## AVAILABLE DATA
───
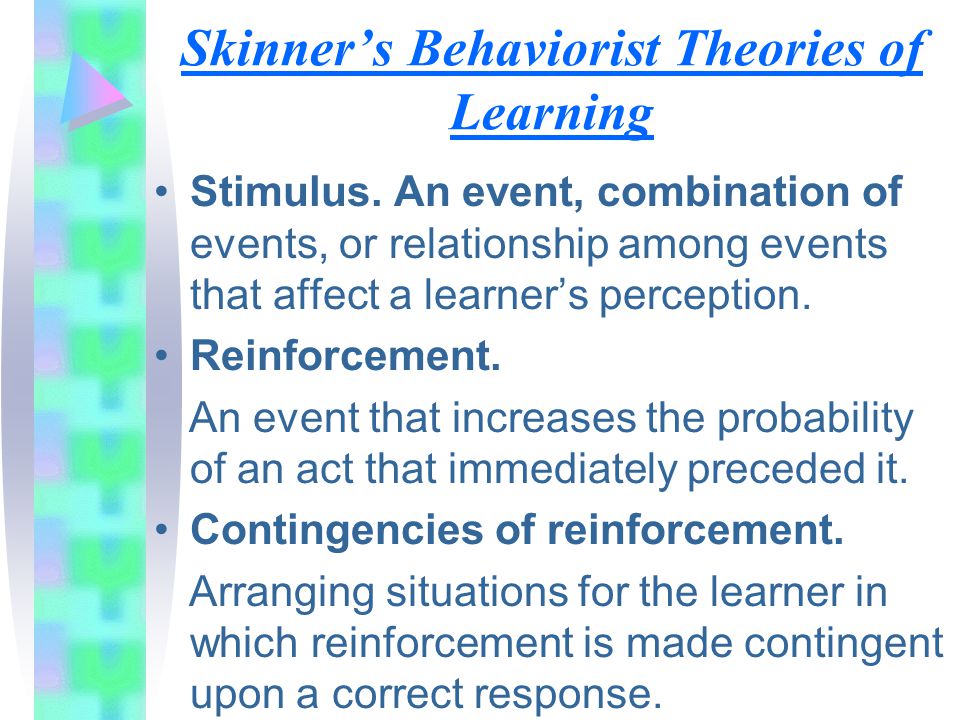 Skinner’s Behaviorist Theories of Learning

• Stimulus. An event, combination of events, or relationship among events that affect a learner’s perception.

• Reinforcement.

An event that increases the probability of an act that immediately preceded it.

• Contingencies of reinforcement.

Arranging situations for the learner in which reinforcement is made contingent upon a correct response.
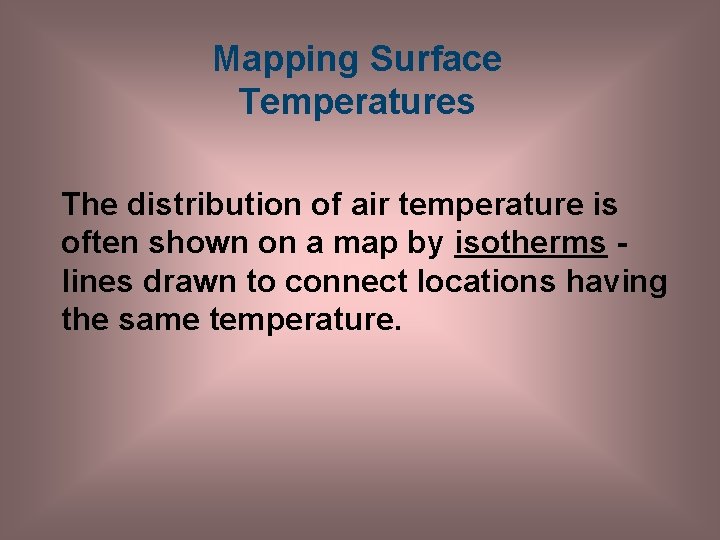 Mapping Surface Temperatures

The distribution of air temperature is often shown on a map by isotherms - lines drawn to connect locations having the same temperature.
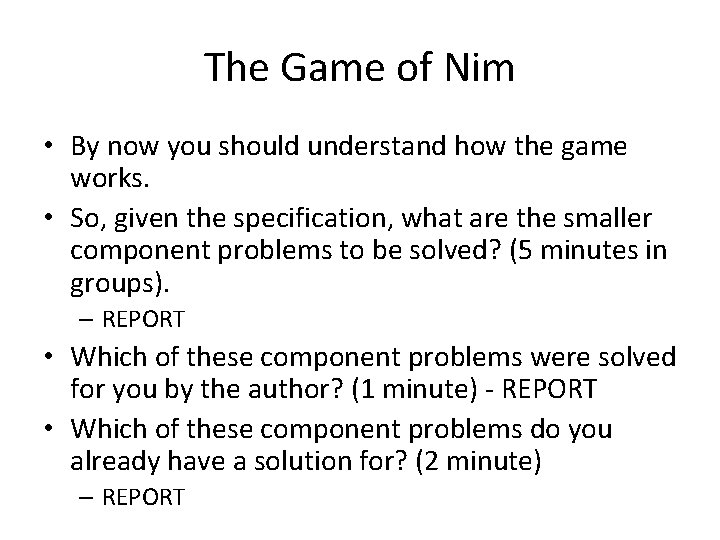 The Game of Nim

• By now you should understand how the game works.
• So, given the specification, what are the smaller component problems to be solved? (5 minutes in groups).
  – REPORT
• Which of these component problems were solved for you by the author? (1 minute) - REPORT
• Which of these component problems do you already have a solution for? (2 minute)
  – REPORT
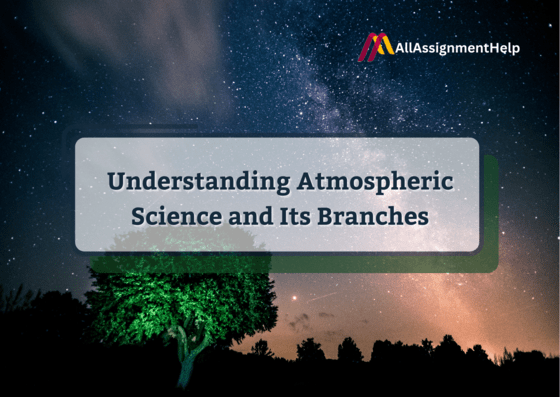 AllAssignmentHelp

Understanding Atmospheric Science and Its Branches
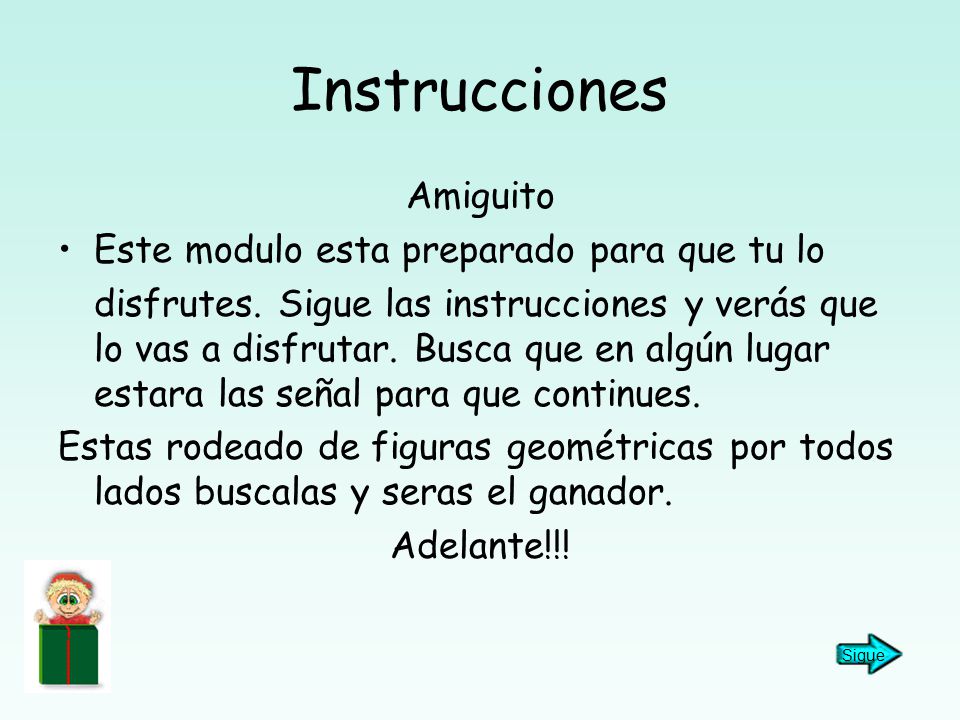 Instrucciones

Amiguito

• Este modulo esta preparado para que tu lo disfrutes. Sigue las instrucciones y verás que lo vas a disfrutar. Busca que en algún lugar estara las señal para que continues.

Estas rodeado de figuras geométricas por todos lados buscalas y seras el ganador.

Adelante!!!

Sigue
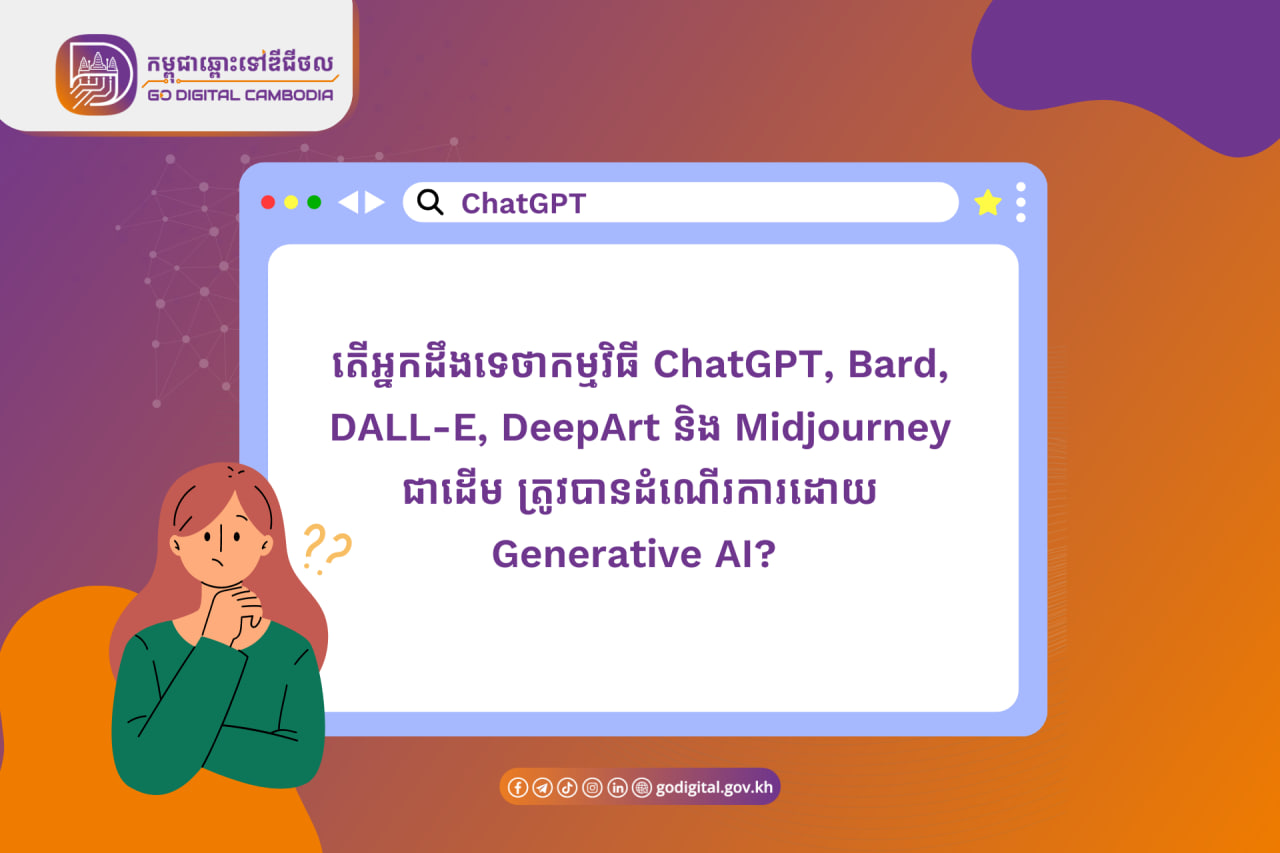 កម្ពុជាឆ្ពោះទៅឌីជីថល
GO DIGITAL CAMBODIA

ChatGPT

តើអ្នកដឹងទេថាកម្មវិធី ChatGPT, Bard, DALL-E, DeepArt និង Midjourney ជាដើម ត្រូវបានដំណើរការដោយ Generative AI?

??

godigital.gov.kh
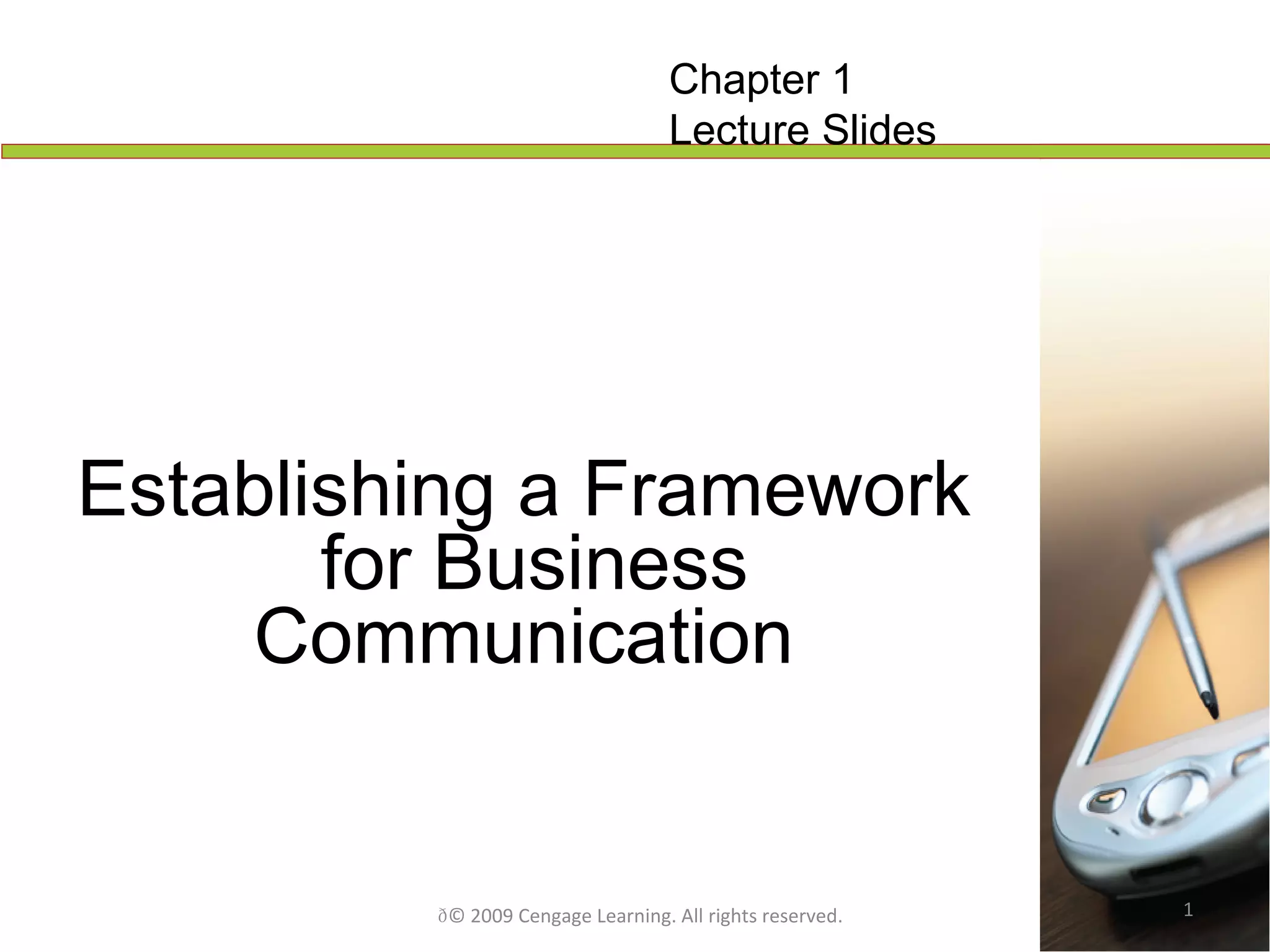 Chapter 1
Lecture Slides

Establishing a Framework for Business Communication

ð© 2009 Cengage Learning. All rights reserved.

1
───
## WHAT THE TASK ASKS
Beginning with the line containing "Lecture Slides", repeat each line of the listing above, exactly, through the last one, and stop there.

## TASK ANSWER
Lecture Slides

Establishing a Framework for Business Communication

ð© 2009 Cengage Learning. All rights reserved.

1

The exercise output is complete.